The day began, as most days in Uganda, embracing the stillness and serenity of the morning.  The first stop, at Murole Preparatory School, was truly inspiring.  Head Master, Norman Tushabe greeted us and provided a tour of his school where 74 of our 130 orphans attend.  Mr. Tushabe was a successful teacher at another school when he realized he could be more effective in his home village.  It was then he decided to return.  His last name is his inspiration and means let’s pray.  His prayers are constantly being answered and today his compound includes equivalent of our kindergarten through seventh grade classrooms, a computer lab without internet, boy’s and girl’s dormitories, a piggery, a soccer field, and a multipurpose room under construction.  Mr.
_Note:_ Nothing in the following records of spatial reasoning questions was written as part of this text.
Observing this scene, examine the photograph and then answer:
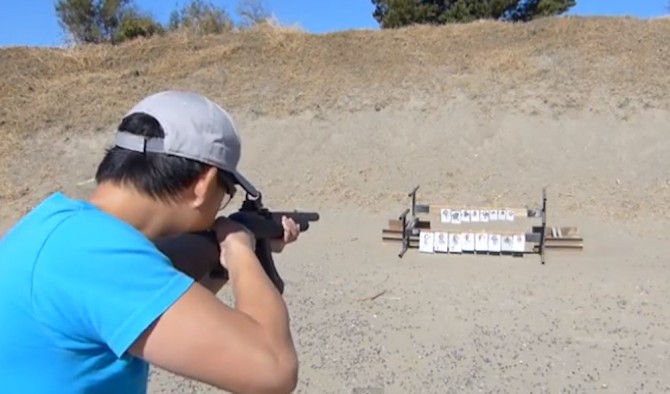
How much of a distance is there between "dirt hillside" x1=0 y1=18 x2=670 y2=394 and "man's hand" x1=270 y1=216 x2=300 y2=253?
3253 mm

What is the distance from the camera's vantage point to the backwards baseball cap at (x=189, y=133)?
1224mm

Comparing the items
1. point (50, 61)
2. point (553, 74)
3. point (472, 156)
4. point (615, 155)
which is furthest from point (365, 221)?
point (50, 61)

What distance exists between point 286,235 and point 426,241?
758 centimetres

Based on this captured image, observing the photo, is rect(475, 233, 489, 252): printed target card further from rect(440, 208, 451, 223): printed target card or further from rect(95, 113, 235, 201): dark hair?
rect(95, 113, 235, 201): dark hair

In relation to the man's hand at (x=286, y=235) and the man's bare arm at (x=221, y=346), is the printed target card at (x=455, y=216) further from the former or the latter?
the man's bare arm at (x=221, y=346)

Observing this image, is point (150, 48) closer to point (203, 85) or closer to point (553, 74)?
point (203, 85)

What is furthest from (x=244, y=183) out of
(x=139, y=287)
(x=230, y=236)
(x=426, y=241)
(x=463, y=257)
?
(x=426, y=241)

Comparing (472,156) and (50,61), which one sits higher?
(50,61)

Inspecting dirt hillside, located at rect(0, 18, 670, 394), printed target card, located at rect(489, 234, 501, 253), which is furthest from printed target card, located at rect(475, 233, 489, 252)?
dirt hillside, located at rect(0, 18, 670, 394)

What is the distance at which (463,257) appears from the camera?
29.3 ft

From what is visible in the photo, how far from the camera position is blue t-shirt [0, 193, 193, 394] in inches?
43.4

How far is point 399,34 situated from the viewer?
720 inches

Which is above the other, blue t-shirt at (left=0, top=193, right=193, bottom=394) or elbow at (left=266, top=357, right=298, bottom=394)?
blue t-shirt at (left=0, top=193, right=193, bottom=394)

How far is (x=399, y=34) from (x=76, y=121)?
781 centimetres
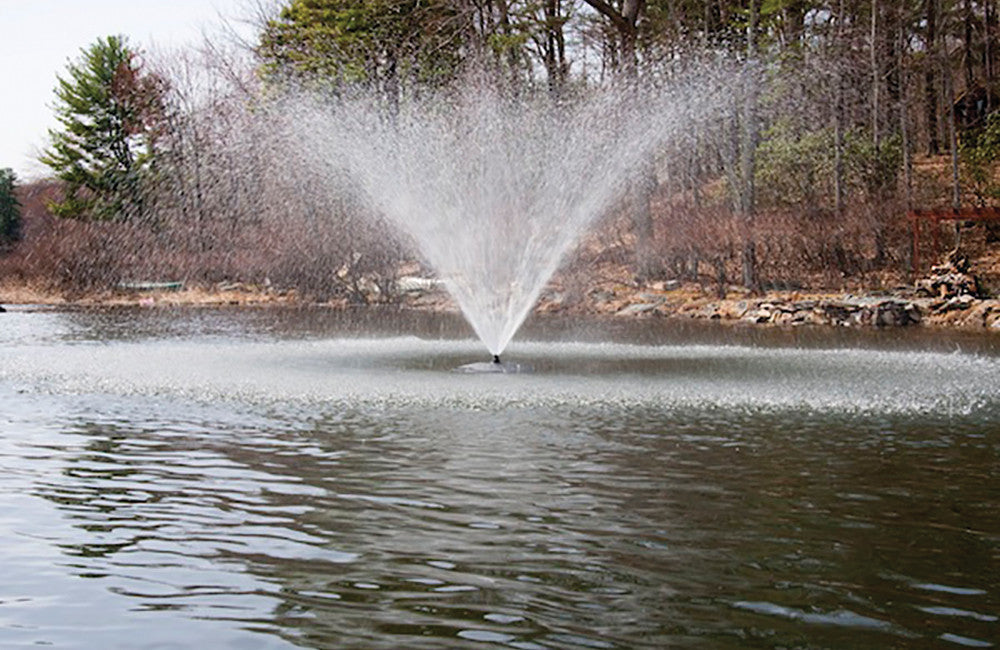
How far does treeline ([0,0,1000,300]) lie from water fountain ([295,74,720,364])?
95cm

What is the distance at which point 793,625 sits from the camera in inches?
258

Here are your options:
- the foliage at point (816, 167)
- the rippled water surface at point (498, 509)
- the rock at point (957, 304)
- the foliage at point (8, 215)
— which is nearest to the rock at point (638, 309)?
the foliage at point (816, 167)

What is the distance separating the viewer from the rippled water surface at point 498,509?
21.9 feet

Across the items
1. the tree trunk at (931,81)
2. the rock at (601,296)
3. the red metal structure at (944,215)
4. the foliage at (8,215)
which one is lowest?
the rock at (601,296)

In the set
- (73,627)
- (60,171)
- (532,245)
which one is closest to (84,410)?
(73,627)

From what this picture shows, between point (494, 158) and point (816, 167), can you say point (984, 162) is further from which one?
point (494, 158)

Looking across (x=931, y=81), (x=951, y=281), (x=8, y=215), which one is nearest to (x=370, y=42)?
(x=951, y=281)

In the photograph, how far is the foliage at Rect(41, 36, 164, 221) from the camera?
60.2m

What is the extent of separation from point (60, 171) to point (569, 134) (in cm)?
3152

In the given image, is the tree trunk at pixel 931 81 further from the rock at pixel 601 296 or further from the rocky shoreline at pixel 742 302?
the rock at pixel 601 296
Tushabe stood tall and a faraway look descended upon him as he spoke of the future for his school.  “My dream, he announced “is where students excel academically and [are] morally upright and are God fearing.” Next approximately 75 guardians engaged in a stimulating seminar expertly lead by VTT member Suzanne Greenberg, CEO of the Child Abuse and Neglect Council Great Lakes Bay Region.  In addition to a review of basic disciplinary practices, Suzanne guided the group thorough the difficult territory of caning and sexual abuse.  She was skilled and demonstrated alternative methods of discipline via a role play which introduced the idea of “time out” with 2 and 3-year-old children.  Sue Waechter, trained the ACT Uganda staff and a few community members in Creating Strategic Partnerships.  The group actively participated and were ready with examples of relevant application for Muko. The full day of activities ended with a staff and community training at the Muko campground complete with a delicious buffet of local dishes.  The staff gratefully acknowledged the support of their American partners.  Rotary VTT member, Richard Dolinski, was professional in his delivery and appropriate in culturally translating child development.  His presentation provoked much discussion and creative solutions proffered by staff and community members alike. Although it was evident that there is still much work to do, everyone left full of hope, shaking hands, and renewing their individual commitments to the ACT mission and Rotary values.  The day ended, as most days in Uganda, enveloped in darkness with the beauty of a star-spangled sky.